Synthesis and structure of antibacterial coatings formed by electron-beam dispersion of polyvinyl chloride in vacuum

Abstract

A new antibacterial coating has been synthesized to modify implants with prolonged release of a medicinal antibacterial component (ciprofloxacin). Condensed in vacuum, the products of electron beam dispersion of PVC were used as one of the components of the target. It is shown that the repeated action of the electron flow on condensed destruction products of PVC is accompanied by the formation of poly-conjugated structures devoid of chlorine.
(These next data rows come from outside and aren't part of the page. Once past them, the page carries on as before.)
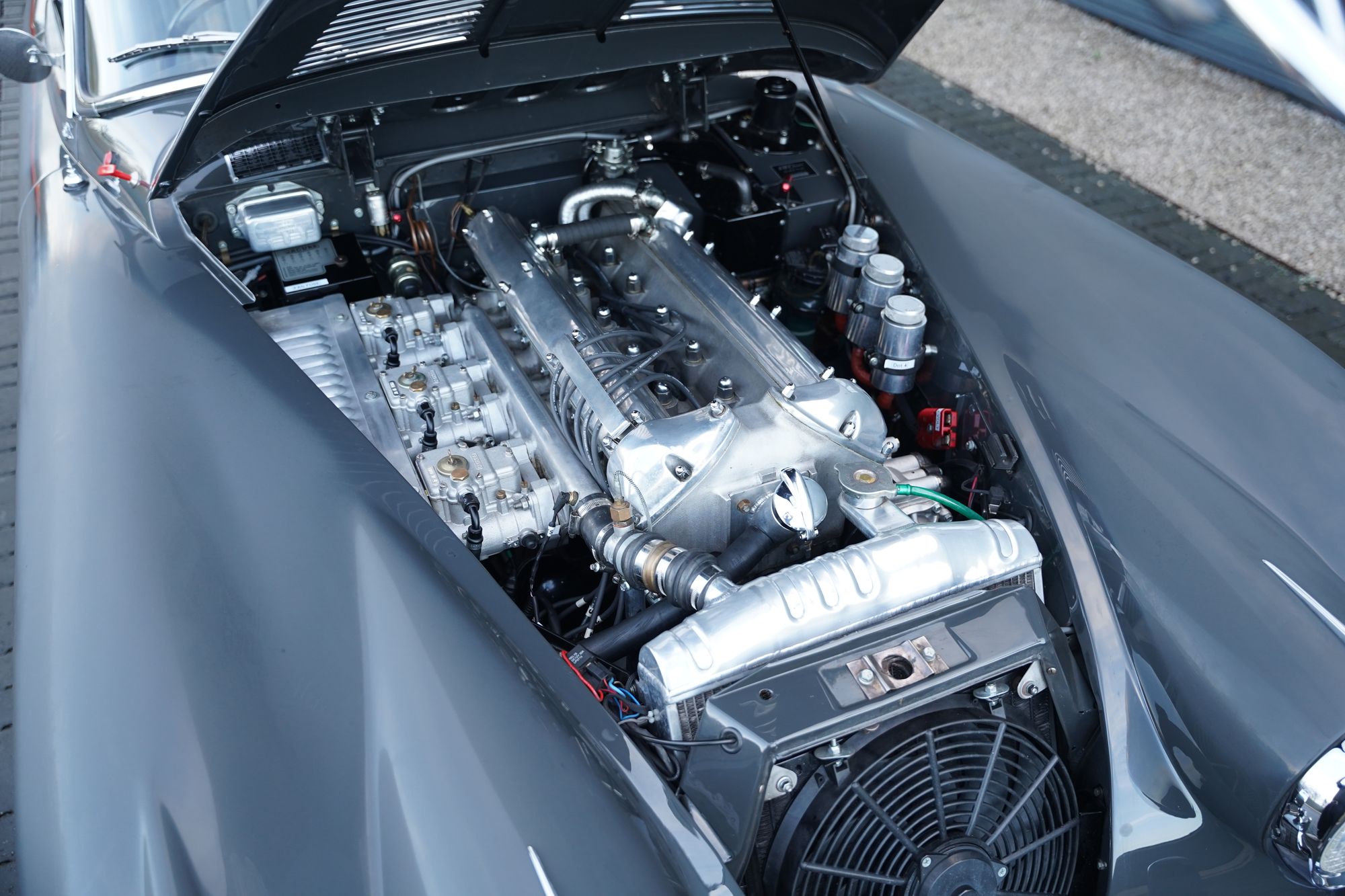 1960 Jaguar XK150 S FHC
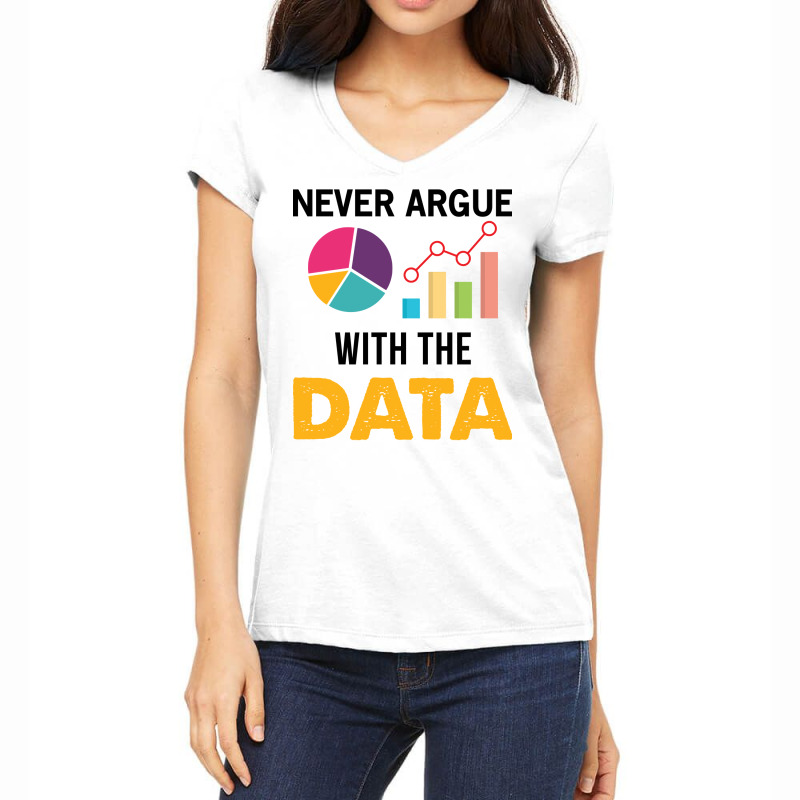 Nerd Design Quote 80s Women's V-Neck T-Shirt by arwinjaal9 | Artistshot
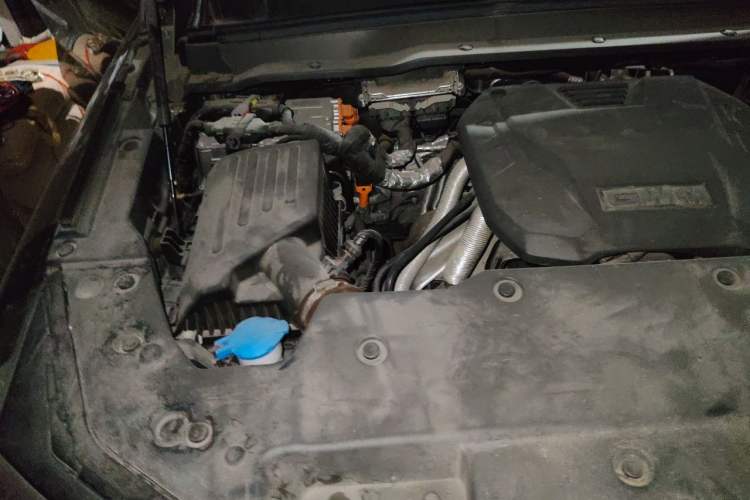 Used Tank 400 New Energy 2023 Hi4-T Functional Edition Engine Bay Right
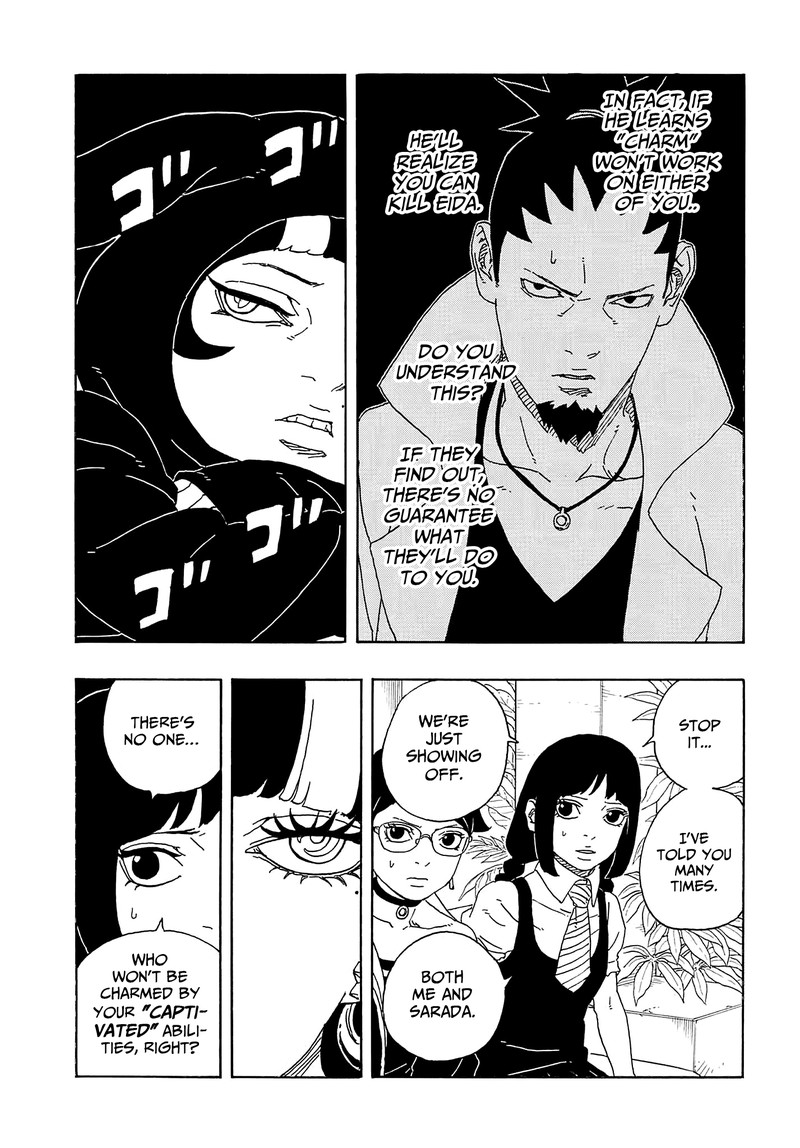 Boruto Two Blue Vortex Chapter 1 Page 16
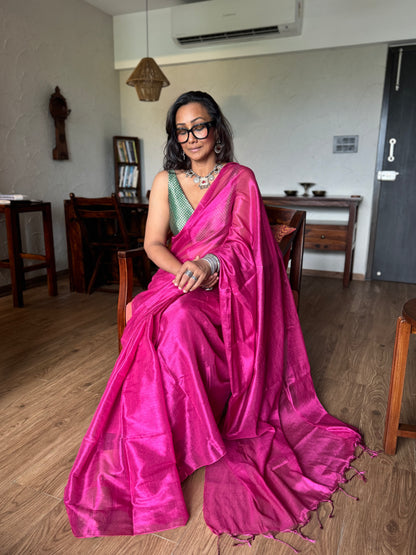Rani Tissue Silk Saree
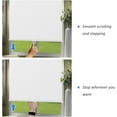 thumbnail image 4 of LUCKUP Blackout Cordless Roller Shades for Windows, Room Darkening Free-Stop Pull Down Rolling Blinds, Waterproof Thermal Insulated Window Shades for Home & Office,White-33", 4 of 6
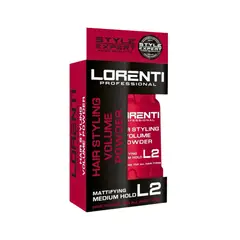 LORENTI PROFESSIONAL - Lorenti Polvo Texturizador Fijacion Medio L2 30ML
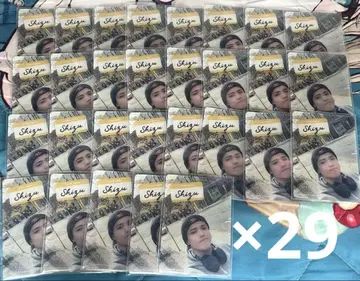 TravisJapan 요시자와 시즈야 트레이딩 카드 x 29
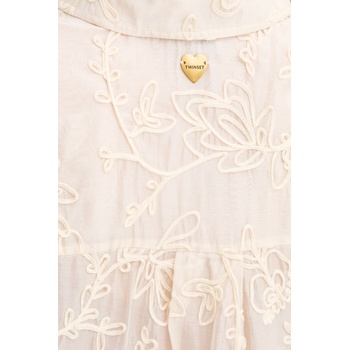 TWINSET риза дамска от лиосел (261LB2UFF)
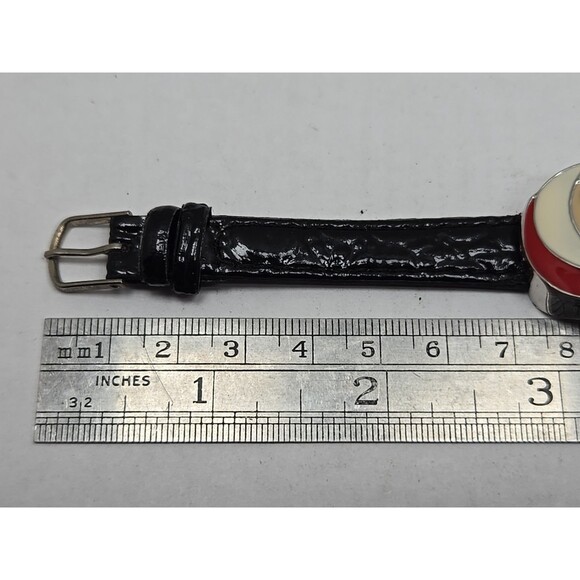 Kim Rogers Santa Claus Christmas Watch Quartz New Battery Womens Novelty Holiday - Picture 9 of 12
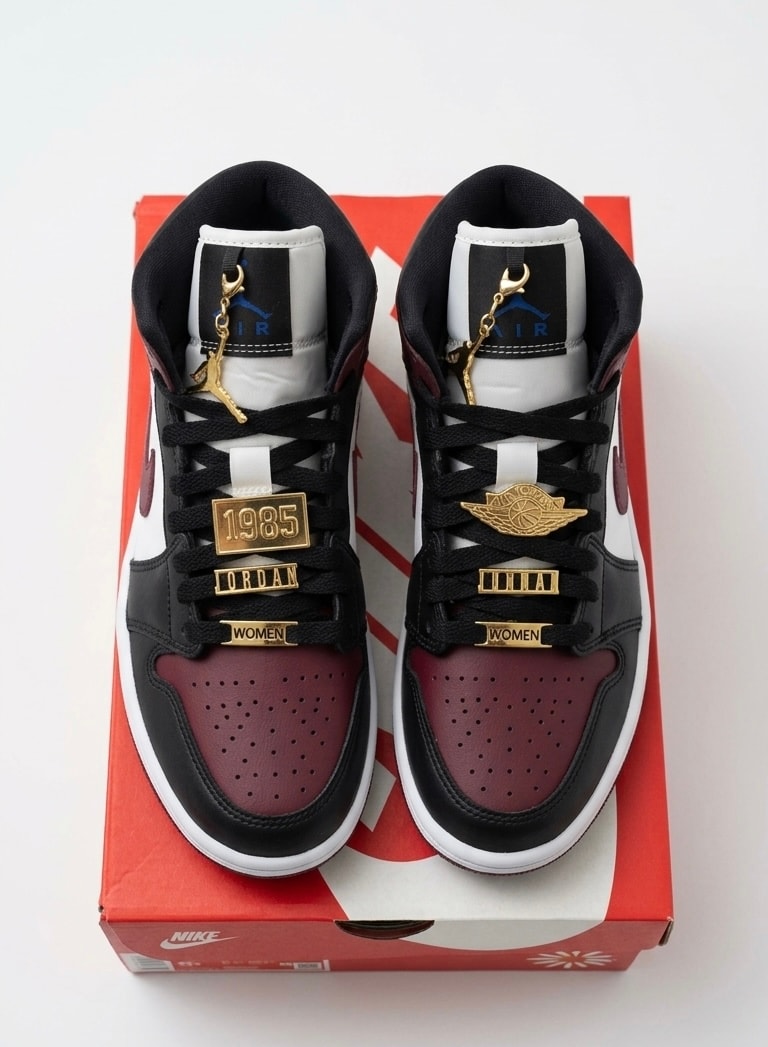 Nike Women's Air Jordan 1 Mid "Dark Beetroot"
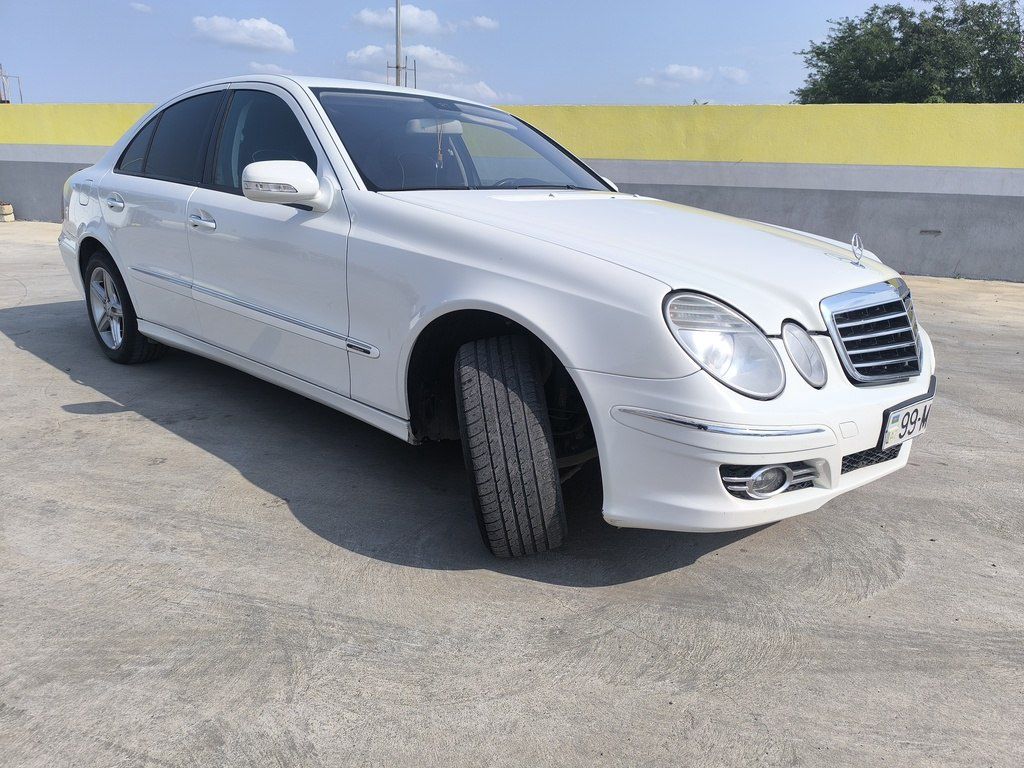 Mercedes E 220, 2.2 L, 2008 il, 490 000 km — Avtomobillər, Ağstafa (8)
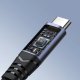 Adapter USB Joyroom SY-C02 USB-C - USB-C + Jack 3.5mm Czarny  (6956116773861) 9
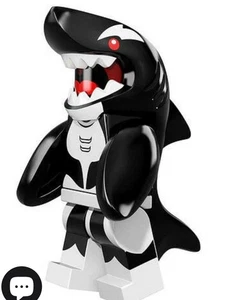LEGO Batman Movie Limited Ed 71017 Orca Minifigur Serie Neu Geöffnet - Bild 1 von 3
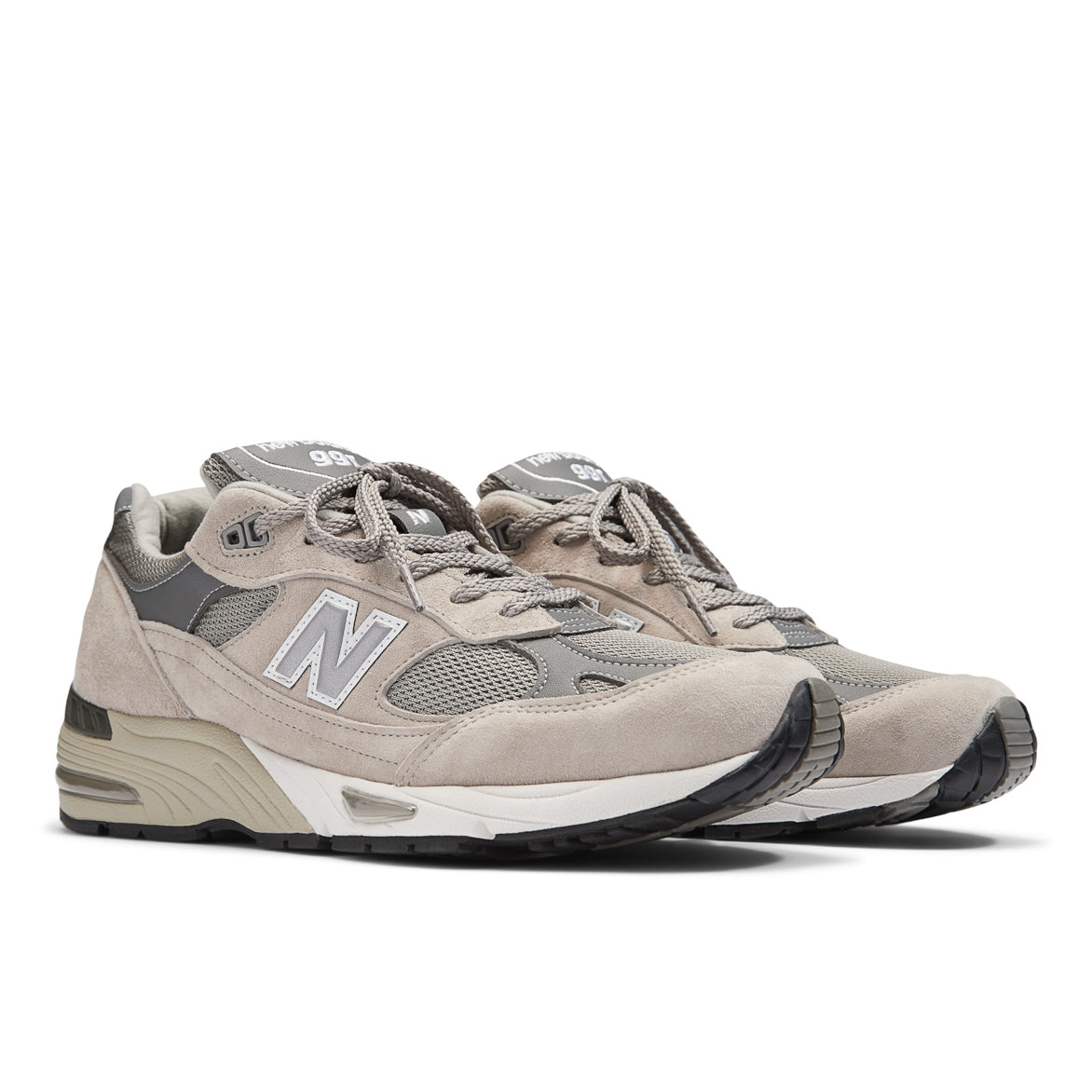 MADE IN UK 991V1 - GREY / WHITE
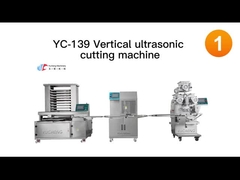 100 ग्राम कुकीज़ बिस्कुट बनाने की मशीन भरवां कुकी उत्पादन उपकरण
Thermal treatment of the hydrocarbon layer (500 °C) leads to the formation of graphite-like structures and polyene fragments up to 8 units in length. The antibacterial coating (PVC2-ciprofloxacin) is formed by the action of a low-energy electron flow on a mechanical mixture of ciprofloxacin and condensed PVC destruction products. It is shown that in comparison with the antibacterial layer PU - ciprofloxacin, the proposed coating is characterized by a higher resistance to abrasion. The PU - ciprofloxacin layer is completely worn out after 17 cycles. The worn-out areas of the proposed coating after 17 and 25 wear cycles are 47% and 53% respectively. Heat treatment of the coating, including standard sterilization, does not affect the kinetics of the release of ciprofloxacin from the hydrocarbon matrix. Unlike the PU layer - ciprofloxacin, the prolonged release (sustained release) of ciprofloxacin in PVC2-ciprofloxacin is not ensured by intermolecular interaction but by the mechanical containment (confinement) of ciprofloxacin using a hydrocarbon matrix. Microbiological studies showed high antibacterial activity of the proposed composite layer in relation to P. aeruginosa and E. coli. The activity was maintained after abrasive coating treatment for 24 h.